---------- DOCUMENT EXCERPT

From Innermost to Full Probabilistic Term Rewriting: Almost-Sure Termination, Complexity, and Modularity
Jan-Christoph Kassing, Jürgen Giesl
TL;DR
This work extends the dependency-pairs paradigm to probabilistic term rewriting, establishing sufficient criteria under which innermost termination and its complexity notions coincide with full rewriting and corresponding expected complexities. It formalizes PTRS notions, defines AST/PAST/SAST and edc/erc, and proves criteria ensuring transfer of termination properties across evaluation strategies (innermost, leftmost-innermost, and full). The authors implement these criteria in AProVE, demonstrate practical applicability, and derive modularity results for PTRSs under disjoint unions and signature extensions, including a detailed discussion of spareness and the limits of left-linearity removal. Collectively, the results advance automated verification of probabilistic programs modeled by PTRSs and provide concrete guidance for modular termination/complexity proofs. The findings have practical impact on certifying termination properties and runtime bounds for probabilistic rewrite-based specifications, with implications for tool support and modular reasoning in probabilistic programming verification.

--------------------

(ACTIVITY):
Print the entire summary of the probabilistic term rewriting paper above, word for word.

---------- DATASET EXTRACT

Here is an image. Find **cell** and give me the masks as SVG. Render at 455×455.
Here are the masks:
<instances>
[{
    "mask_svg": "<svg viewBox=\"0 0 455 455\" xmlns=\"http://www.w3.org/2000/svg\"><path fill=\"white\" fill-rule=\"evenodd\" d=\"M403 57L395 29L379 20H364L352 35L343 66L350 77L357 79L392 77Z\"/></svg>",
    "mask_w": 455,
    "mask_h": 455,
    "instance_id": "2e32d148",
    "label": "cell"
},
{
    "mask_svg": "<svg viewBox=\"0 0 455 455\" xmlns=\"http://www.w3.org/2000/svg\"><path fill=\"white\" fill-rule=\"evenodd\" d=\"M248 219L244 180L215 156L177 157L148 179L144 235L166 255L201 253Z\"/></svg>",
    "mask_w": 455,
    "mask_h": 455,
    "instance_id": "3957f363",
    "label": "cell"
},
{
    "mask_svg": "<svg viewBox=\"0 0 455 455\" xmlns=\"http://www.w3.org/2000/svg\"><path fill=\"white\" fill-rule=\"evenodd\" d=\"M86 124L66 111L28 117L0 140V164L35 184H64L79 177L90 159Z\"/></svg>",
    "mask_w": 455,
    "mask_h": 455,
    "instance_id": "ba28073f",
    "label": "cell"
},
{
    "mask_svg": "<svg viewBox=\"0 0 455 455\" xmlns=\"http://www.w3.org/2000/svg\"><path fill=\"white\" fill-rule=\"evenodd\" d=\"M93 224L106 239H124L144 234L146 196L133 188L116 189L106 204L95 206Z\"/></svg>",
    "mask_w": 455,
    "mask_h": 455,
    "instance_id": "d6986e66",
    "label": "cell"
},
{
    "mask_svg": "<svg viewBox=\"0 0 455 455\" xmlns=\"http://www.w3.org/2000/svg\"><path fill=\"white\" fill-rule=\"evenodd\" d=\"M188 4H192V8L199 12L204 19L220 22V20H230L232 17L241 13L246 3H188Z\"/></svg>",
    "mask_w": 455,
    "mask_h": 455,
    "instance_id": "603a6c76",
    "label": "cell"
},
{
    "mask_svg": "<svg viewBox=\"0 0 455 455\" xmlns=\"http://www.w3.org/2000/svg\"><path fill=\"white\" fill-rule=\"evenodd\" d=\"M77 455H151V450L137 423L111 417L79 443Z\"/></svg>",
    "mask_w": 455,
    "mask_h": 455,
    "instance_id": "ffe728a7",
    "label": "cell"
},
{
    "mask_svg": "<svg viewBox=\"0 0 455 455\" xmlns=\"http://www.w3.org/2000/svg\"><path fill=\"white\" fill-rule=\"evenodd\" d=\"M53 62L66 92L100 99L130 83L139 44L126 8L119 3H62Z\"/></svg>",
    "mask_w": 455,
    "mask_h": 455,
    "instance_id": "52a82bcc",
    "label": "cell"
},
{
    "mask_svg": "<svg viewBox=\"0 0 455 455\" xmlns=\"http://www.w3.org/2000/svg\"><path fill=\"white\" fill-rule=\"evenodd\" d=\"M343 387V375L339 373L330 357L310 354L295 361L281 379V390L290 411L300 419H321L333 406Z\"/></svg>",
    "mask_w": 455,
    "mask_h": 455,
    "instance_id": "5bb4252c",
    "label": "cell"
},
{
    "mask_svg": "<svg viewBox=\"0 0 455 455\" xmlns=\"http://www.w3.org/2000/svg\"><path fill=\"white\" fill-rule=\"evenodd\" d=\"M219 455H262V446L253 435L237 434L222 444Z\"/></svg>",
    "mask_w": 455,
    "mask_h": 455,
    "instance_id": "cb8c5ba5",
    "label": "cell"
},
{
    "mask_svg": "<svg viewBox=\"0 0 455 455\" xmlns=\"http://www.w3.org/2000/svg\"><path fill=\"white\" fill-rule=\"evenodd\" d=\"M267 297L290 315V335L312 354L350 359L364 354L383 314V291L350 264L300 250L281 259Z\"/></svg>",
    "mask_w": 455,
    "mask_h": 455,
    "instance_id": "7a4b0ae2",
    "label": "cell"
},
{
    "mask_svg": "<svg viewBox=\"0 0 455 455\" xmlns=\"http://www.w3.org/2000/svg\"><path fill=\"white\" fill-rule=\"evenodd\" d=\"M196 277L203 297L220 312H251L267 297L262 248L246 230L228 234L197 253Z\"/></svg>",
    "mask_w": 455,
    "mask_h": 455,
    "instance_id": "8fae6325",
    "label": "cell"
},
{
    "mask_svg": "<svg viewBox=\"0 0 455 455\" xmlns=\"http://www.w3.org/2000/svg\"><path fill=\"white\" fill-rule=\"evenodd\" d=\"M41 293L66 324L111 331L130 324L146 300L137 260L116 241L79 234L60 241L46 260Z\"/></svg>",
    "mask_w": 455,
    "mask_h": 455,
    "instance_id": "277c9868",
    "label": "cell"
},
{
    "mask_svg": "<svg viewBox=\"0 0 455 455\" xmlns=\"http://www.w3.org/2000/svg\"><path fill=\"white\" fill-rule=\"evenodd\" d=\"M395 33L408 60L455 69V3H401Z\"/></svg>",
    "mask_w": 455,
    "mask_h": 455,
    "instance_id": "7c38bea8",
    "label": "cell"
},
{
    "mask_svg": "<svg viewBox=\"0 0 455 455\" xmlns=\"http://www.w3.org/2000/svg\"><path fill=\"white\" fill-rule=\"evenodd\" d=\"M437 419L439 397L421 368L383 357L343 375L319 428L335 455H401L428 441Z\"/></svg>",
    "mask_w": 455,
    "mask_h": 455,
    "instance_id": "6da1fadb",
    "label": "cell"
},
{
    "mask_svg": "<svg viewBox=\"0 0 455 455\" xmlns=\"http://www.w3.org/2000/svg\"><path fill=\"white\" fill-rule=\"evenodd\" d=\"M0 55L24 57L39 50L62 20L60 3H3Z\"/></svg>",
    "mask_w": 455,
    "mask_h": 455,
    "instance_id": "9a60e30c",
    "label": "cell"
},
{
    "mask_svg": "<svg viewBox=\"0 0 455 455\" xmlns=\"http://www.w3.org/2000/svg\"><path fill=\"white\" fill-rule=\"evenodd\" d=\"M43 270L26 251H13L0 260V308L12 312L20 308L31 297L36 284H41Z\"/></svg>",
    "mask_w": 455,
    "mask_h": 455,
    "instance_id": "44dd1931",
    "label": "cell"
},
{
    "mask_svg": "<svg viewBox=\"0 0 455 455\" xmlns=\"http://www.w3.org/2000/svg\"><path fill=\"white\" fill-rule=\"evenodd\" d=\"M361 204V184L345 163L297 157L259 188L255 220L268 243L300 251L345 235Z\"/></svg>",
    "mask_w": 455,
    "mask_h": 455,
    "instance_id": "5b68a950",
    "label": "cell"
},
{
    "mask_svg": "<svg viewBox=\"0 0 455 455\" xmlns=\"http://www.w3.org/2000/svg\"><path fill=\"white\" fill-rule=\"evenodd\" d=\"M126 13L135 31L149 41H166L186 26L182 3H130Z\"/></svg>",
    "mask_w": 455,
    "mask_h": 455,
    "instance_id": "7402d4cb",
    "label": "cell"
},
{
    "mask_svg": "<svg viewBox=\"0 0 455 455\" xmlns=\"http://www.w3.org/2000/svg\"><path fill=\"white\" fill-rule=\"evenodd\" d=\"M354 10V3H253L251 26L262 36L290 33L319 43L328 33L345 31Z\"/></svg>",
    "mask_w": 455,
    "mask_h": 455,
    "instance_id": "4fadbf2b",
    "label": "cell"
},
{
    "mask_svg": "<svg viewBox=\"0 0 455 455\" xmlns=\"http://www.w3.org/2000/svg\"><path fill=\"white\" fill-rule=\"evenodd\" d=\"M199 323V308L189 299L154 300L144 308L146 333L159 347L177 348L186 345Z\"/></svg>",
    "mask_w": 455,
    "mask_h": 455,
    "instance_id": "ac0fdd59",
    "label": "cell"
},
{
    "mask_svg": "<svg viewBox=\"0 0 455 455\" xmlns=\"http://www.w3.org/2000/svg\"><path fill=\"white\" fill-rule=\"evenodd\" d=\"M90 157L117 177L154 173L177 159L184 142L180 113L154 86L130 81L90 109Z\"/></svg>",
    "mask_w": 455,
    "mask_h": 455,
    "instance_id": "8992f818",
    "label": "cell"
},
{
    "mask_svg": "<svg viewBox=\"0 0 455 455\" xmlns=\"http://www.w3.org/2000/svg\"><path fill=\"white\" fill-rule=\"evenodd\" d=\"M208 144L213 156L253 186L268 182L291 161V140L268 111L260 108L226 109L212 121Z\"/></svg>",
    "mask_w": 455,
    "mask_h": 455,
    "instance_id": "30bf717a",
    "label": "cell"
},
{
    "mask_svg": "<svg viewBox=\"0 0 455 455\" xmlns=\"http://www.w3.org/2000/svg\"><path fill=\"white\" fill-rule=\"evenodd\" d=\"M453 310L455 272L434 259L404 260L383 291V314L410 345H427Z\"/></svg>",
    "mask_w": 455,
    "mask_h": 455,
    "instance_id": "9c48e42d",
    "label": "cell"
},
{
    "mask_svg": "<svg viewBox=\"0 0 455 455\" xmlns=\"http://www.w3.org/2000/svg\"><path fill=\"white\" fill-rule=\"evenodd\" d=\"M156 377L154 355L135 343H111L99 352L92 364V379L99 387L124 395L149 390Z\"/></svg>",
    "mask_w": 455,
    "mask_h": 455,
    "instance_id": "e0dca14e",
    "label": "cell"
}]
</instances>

--------------------

(ANSWER):
From Innermost to Full Probabilistic Term Rewriting: Almost-Sure Termination, Complexity, and Modularity
Jan-Christoph Kassing, Jürgen Giesl
TL;DR
This work extends the dependency-pairs paradigm to probabilistic term rewriting, establishing sufficient criteria under which innermost termination and its complexity notions coincide with full rewriting and corresponding expected complexities. It formalizes PTRS notions, defines AST/PAST/SAST and edc/erc, and proves criteria ensuring transfer of termination properties across evaluation strategies (innermost, leftmost-innermost, and full). The authors implement these criteria in AProVE, demonstrate practical applicability, and derive modularity results for PTRSs under disjoint unions and signature extensions, including a detailed discussion of spareness and the limits of left-linearity removal. Collectively, the results advance automated verification of probabilistic programs modeled by PTRSs and provide concrete guidance for modular termination/complexity proofs. The findings have practical impact on certifying termination properties and runtime bounds for probabilistic rewrite-based specifications, with implications for tool support and modular reasoning in probabilistic programming verification.